Purpose   To determine the path of the electric current in a parallel circuit.


  • 1.5-volt battery
  • battery holder with insulated wires (red and black)
  • 2 identical flashlight lamps (for E-10 screw-base holder)
  • 2 lamp holders with E-10 screw-base
  • wire cutter
  • 12-inch (30-cm) piece of 22-gauge insulated wire
  • screwdriver with head type for lamp holder screws


  1. Place the battery in the battery holder.
  2. Screw the lamps into the lamp holders.
  3. Use the wire cutter to cut the wire into two 6-inch (15-cm) parts. Then strip about 1/2 inch (1.25 cm) of insulation from each end of the wires.
  4. Attach the wires to connect the lamp holders, as shown in Figure 18.1.
  5. Holding the insulated part of the wires attached to the battery holder, touch the bare ends of the wires to the screws on either side of one of the lamp holders, as shown in Figure 18.1. Compare the brightness of the lamps. Caution: Do not leave the wires on the screws for more than 5 to 6 seconds. The bare wire and lamp can get hot enough to burn you. Allow them to cool before touching them.
  6. Parallel Circuit: Divided Pathways


The lamps glow with equal brightness.


The electric current has more than one path to follow through the connected lamps in this experiment, so the circuit formed what is called a parallel circuit. The arrows in the electrical schematic in Figure 18.2 indicate the movement of the current (e') away from the negative terminal of the battery through the bulbs, then back to the positive terminal of the battery. At junction A (one of the screws on the side of lamp base 1), the current divides before moving through the lamps. Then the current recombines at junction B (one of the screws on the opposite side of lamp base 1) and returns to the positive terminal of the battery. The facts that the lamps are identical and glow with equal brightness show that the same amount of current reaches both lamps.
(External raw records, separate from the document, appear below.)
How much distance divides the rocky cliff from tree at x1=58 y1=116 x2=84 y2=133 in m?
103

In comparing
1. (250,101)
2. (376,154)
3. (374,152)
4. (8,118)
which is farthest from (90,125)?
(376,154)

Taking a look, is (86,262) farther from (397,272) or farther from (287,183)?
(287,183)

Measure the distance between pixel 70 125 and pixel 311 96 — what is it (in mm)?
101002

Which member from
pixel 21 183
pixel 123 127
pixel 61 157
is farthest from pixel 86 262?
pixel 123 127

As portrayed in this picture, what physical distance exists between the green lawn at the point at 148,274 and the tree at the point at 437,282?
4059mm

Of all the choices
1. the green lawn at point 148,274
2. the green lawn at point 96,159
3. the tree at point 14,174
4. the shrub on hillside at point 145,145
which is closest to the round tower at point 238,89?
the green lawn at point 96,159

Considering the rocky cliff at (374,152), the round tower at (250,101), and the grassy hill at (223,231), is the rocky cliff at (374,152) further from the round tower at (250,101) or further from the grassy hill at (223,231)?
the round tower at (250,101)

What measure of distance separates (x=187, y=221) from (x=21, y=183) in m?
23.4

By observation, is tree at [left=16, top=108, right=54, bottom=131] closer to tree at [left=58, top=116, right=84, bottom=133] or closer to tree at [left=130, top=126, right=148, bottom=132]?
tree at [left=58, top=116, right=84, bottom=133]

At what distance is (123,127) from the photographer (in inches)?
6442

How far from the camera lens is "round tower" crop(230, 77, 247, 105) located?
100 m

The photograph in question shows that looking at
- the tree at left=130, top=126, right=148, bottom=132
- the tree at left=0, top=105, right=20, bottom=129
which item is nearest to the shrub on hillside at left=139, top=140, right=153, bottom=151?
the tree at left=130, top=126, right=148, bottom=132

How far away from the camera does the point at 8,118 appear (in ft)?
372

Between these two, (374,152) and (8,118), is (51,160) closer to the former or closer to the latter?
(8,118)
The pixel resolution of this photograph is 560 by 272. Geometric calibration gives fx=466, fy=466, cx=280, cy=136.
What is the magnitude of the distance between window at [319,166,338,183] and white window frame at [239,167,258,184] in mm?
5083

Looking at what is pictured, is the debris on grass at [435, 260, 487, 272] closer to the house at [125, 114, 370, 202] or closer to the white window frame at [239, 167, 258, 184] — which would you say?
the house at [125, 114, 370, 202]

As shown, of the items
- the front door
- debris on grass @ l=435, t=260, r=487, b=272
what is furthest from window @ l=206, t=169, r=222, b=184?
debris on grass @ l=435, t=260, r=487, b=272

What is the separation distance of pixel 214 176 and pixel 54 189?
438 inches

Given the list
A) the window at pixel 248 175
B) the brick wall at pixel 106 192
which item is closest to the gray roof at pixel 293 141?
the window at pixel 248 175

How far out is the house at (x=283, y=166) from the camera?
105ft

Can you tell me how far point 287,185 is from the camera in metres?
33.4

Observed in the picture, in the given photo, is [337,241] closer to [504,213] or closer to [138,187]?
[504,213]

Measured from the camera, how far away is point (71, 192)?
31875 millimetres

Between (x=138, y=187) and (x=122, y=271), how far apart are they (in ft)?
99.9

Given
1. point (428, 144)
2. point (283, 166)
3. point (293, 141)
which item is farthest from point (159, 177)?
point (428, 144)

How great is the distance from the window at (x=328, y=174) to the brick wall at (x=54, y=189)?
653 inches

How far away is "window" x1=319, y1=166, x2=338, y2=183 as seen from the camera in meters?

Parallel Circuit: Divided Pathways

Try New Approaches

  1. Would it affect the brightness of the lamps if more lamps were connected in parallel? Repeat the experiment, adding more lamps.
  2. Would it affect the brightness of the lamps connected in parallel if a lamp is placed in series with them? Repeat the original experiment, connecting two lamps as in the original investigation and adding a third lamp in series, as shown in the schematic in Figure 18.3.